Thermal Performance of Helium-cooled Divertors for Magnetic Fusion Applications

Abstract

The heat transfer performance of the Helium-cooled Multi-jet (HEMJ) divertor was investigated. The HEMJ design uses impinging jets to significantly enhance its heat transfer capability. The convective heat transfer coefficient predicted by computational fluid dynamics software packages is on the order of 50,000 W/(m2-K). The high predicted values of the convective heat transfer coefficient necessitated experimental validation, which was the focus of this investigation.

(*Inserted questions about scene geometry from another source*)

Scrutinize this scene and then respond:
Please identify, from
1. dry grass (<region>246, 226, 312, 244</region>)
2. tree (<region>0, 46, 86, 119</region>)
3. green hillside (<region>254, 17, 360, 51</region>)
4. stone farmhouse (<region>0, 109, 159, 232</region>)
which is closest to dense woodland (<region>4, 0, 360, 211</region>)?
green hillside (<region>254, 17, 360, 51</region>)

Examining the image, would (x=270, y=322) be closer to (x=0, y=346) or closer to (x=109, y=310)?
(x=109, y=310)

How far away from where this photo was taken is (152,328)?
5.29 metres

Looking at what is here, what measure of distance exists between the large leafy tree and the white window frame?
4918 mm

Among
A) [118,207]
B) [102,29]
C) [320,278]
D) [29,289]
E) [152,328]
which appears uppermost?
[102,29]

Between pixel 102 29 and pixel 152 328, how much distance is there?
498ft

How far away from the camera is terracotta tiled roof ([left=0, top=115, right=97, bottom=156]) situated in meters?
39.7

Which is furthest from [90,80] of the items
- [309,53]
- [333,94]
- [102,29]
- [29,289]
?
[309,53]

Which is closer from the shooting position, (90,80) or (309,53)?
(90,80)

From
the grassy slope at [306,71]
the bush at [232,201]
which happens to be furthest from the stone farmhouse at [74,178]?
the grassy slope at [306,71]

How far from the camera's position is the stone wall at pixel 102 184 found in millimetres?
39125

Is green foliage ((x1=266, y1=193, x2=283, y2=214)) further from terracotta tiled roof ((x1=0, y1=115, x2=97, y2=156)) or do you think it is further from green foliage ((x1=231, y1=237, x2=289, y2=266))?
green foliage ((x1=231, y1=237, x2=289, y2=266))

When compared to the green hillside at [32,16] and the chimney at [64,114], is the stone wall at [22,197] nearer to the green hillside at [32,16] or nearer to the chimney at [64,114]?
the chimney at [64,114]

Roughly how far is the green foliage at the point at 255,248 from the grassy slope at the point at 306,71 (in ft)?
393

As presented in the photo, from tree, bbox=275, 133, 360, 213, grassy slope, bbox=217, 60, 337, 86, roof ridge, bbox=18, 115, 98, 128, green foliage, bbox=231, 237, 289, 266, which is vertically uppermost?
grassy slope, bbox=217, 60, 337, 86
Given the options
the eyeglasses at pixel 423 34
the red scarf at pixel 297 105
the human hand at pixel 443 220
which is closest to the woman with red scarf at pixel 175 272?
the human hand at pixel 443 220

A test section which simulates the thermal performance of the HEMJ divertor was designed, constructed, and instrumented for testing an in air flow loop. The operating conditions of the air flow loop were chosen to match the non-dimensional operating conditions expected for the HEMJ divertor in a post-ITER fusion power plant. The air flow loop experiments were performed for mass flow rates of 2.0 g/s to 8.0 g/s and with incident nominal heat fluxes of 0.8 MW/m2 and 1.0 MW/m2. The angular variation of the heat transfer coefficient was also investigated. Numerical simulations which matched the experimental operating conditions were performed using the computational fluid dynamics software package, FLUENT® 6.2. Comparisons of the experimental and numerical pressure drop, temperature, and heat transfer coefficient were made. The experimental results agreed with the numerical predictions for all operating conditions in this investigation. This provided a strong degree of confidence in using the FLUENT® software package to analyze the HEMJ divertor design.